==== Material supplied ====

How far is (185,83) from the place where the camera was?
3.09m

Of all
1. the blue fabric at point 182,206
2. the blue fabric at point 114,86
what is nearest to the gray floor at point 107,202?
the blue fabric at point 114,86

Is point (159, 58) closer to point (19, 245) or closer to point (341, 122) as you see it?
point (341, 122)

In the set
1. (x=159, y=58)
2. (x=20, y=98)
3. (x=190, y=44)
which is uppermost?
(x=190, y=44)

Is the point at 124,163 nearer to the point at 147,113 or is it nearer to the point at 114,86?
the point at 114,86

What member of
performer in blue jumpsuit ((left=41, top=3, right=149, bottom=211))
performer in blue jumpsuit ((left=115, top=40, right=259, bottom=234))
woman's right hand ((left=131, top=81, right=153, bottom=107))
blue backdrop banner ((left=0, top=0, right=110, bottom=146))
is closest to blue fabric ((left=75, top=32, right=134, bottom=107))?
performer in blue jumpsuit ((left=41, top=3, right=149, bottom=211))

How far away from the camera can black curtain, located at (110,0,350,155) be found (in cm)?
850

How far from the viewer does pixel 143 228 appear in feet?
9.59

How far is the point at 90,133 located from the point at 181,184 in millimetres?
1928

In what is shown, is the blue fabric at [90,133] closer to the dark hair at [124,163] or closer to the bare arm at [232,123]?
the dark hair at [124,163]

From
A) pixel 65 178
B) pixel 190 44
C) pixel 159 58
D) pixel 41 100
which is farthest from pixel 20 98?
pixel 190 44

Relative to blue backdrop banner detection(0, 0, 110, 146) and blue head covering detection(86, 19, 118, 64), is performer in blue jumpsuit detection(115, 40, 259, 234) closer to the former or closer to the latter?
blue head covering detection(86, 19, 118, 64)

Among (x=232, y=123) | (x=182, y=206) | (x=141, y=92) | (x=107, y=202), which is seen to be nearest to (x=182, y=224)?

====

- _Exercise directions_
Retype the stretch of entries above from the line containing "How far from" through the last of the entries, matching every character.

- _Output of the exercise_
How far from the viewer does pixel 143 228 appear in feet?
9.59

How far is the point at 90,133 located from the point at 181,184 in millimetres?
1928

In what is shown, is the blue fabric at [90,133] closer to the dark hair at [124,163] or closer to the bare arm at [232,123]?
the dark hair at [124,163]

From
A) pixel 65 178
B) pixel 190 44
C) pixel 159 58
D) pixel 41 100
which is farthest from pixel 20 98?
pixel 190 44

Relative to blue backdrop banner detection(0, 0, 110, 146) and blue head covering detection(86, 19, 118, 64), is performer in blue jumpsuit detection(115, 40, 259, 234) closer to the former or closer to the latter?
blue head covering detection(86, 19, 118, 64)

Among (x=232, y=123) | (x=182, y=206) | (x=141, y=92) | (x=107, y=202), which is seen to be nearest to (x=182, y=224)?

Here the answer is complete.